As mesmas perguntas foram encaminhadas à Secretaria Geral da Presidência da República. O ministério das Comunicações e o Palácio do Planalto ainda não responderam à comissão, que deve se reunir, dia 5 de dezembro, para reexaminar o assunto. A Comissão de Ética Pública também quer saber se Parente foi convidado para o cargo diretamente pelo grupo de comunicação gaúcho ou através de uma empresa de colocação de executivos (as chamadas “hed hunter”). No site institucional da RBS, a direção da empresa diz que ele foi contratado por intermédio da empresa SpencerStuart.

Segundo a Folha de São Paulo, “a polêmica em torno da MP 70 foi provocada pela inclusão de uma cláusula que permite a participação de investidores em até 20% do capital das emissoras de radiodifusão, fora dos limites de concentração de propriedade estabelecidos pela legislação”. Pela legislação em vigor desde 1967, nenhum acionista pode ter mais de duas emissoras de TV por Estado, ou mais de seis rádios FM no país. A família Sirotsky, proprietária do Grupo RBS, tem 12 concessões de TV no Estado do Rio Grande do Sul e cinco em Santa Catarina, registradas em nome de empresas de diferentes membros da família.

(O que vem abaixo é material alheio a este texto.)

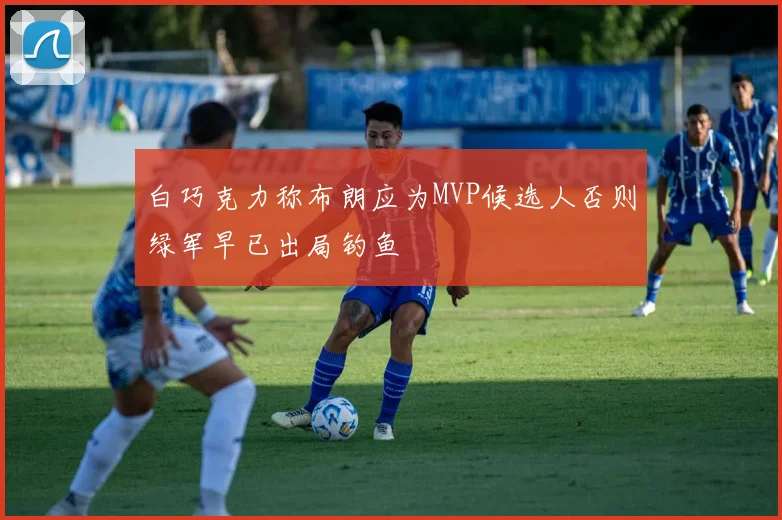 白巧克力称布朗应为MVP候选人否则绿军早已出局钓鱼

Quando a contratação de Pedro Parente pela RBS foi anunciada, no início de novembro, o ministro Juarez Quadros disse que o texto da MP havia sido redigido pelo Ministério das Comunicações. Segundo o presidente da Comissão de Ética Pública, a investigação sobre o caso tem o objetivo de aperfeiçoar a conduta ética. "Estamos agindo com cautela. Se fosse um ministro setorial seria mais fácil aferir se teve participação direta em determinado caso. A Casa Civil tem abrangência muito grande", admitiu à Folha.